I’m still printing old negatives — and will be for quite a while. It’s been a lot of fun rummaging through old contact sheets and once in a while finding a “Why didn’t I print this a long time ago?” negative. Here’s one of them from 1990:
I like a lot about this photograph. It’s certainly surreal (the great Brassai once said: “There is nothing more surreal than reality itself.”). It is totally out-of-place and out-of-time: there are no clues about where or when it was taken. My more formally-oriented friend, Doug, tells me that the composition is excellent. The shallow depth of field pops the main subject out of the background. The out-of-focus area is lovely.
I consulted my loosely-kept film log and found that it was taken in May 1990 and that the place was Fort Worden — a retired coast artillery fort in Port Townsend, now a state park and home to the NFP Centrum Foundation. Ah — for several years I taught a spring-break workshop for high school students there. The gentleman in the photograph was (likely still is) a professor of music at Evergreen State College. He and his students had discovered that singing exactly the right tone into this pipe would make it resonate like an organ pipe.

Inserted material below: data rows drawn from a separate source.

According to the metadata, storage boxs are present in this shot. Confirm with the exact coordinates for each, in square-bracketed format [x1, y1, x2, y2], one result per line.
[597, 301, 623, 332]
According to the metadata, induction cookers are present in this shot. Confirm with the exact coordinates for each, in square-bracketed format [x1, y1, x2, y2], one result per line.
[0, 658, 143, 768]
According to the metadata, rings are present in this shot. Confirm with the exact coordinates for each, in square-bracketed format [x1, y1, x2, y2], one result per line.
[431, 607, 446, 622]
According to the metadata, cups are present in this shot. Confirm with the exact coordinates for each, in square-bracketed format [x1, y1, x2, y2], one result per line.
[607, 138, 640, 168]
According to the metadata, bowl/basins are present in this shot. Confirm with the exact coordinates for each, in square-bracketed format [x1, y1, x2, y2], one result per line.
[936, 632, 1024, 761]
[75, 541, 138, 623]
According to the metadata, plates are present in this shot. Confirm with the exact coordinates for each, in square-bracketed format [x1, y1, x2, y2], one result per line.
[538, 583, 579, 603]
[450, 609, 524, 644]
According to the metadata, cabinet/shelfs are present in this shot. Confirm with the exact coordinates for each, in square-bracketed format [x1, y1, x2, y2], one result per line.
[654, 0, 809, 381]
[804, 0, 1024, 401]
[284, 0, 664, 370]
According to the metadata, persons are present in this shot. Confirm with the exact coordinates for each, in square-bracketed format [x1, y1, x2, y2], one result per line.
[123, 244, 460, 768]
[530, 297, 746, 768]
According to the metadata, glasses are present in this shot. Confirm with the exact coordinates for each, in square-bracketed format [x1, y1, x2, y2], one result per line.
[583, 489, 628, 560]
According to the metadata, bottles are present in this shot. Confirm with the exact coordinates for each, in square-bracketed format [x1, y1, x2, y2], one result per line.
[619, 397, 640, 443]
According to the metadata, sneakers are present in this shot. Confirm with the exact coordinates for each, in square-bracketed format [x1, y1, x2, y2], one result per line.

Next question. Was I really using a 2¼ camera in 1990? I certainly do now, both a vintage Rolleiflex TLR and a Mamiya 6. I consulted my loosely-kept journal and it reminded me of a nearly forgotten camera. Enter the Seagull. In 1989 I decided to give medium format a try. Not wanting to spend a lot of money, I bought (as I dimly recall through Maine Photographic Workshop) for $110 a Chinese-made copy of the Rolleiflex, the Seagull. Checking Amazon a few minutes ago I found that they are still available for a bit shy of $500. which is nearly exactly on the dot adjusted for inflation. I really liked 2¼ and the Seagull. A year later a friend offered to sell me a 1955 Rolleiflex in excellent condition and I jumped at it. I sold the Seagull to a friend who, like me, wanted to try medium format at a modest entry cost.
Why? Well, the Seagull seemed to work just fine. The viewfinder was bright — I had to put a third-party screen in the Rollei to make it as bright. The negatives that I was getting from the Seagull were certainly pretty (see the above evidence). That said, everything else about it was not so satisfying. The film wind and focus were very stiff and made a grinding noise. The aperture and shutter speed adjustments were stiff. The imitation leather covering on the outside started to peel off. The lens was annoyingly subject to flair (see right edge of the print above). When you opened the camera to load film it looked like they started with a block of aluminum, adzed out everything that didn’t belong in the inside of a camera, but didn’t bother to finish the edges. Perhaps they have improved their manufacturing standards in the intervening 26 years (but since the price has only kept up with inflation, perhaps not).
But still — the negative of the print above is really pretty and it kind of has the look of the 1930’s that I like very much. Maybe just luck on that roll of film? Maybe a simpler, less modern lens design? Maybe my imagination? I should email the friend to whom I sold the Seagull and see how it worked for him.